Task requirements:
Arrange the lines as a two-column CSV with the headers text and answer, starting with the line containing "With regard to" and going on through the end of the lines. Give one row for each line and its answer, with each value in its own quoted field and any line breaks replaced by spaces.
##### Provided entries #####
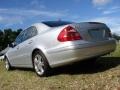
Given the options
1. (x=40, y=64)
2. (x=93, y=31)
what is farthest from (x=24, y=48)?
(x=93, y=31)

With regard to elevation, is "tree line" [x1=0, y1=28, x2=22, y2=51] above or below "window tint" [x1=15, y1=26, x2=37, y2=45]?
below

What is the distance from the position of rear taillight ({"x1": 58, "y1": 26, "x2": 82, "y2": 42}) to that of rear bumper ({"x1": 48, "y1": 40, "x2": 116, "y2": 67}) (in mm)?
232

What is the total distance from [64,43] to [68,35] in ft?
0.74

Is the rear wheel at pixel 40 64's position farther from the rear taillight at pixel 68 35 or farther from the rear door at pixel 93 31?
the rear door at pixel 93 31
#####
The reply:
text,answer
"With regard to elevation, is ""tree line"" [x1=0, y1=28, x2=22, y2=51] above or below ""window tint"" [x1=15, y1=26, x2=37, y2=45]?","below"
"What is the distance from the position of rear taillight ({""x1"": 58, ""y1"": 26, ""x2"": 82, ""y2"": 42}) to that of rear bumper ({""x1"": 48, ""y1"": 40, ""x2"": 116, ""y2"": 67}) (in mm)?","232"
"What is the total distance from [64,43] to [68,35] in ft?","0.74"
"Is the rear wheel at pixel 40 64's position farther from the rear taillight at pixel 68 35 or farther from the rear door at pixel 93 31?","the rear door at pixel 93 31"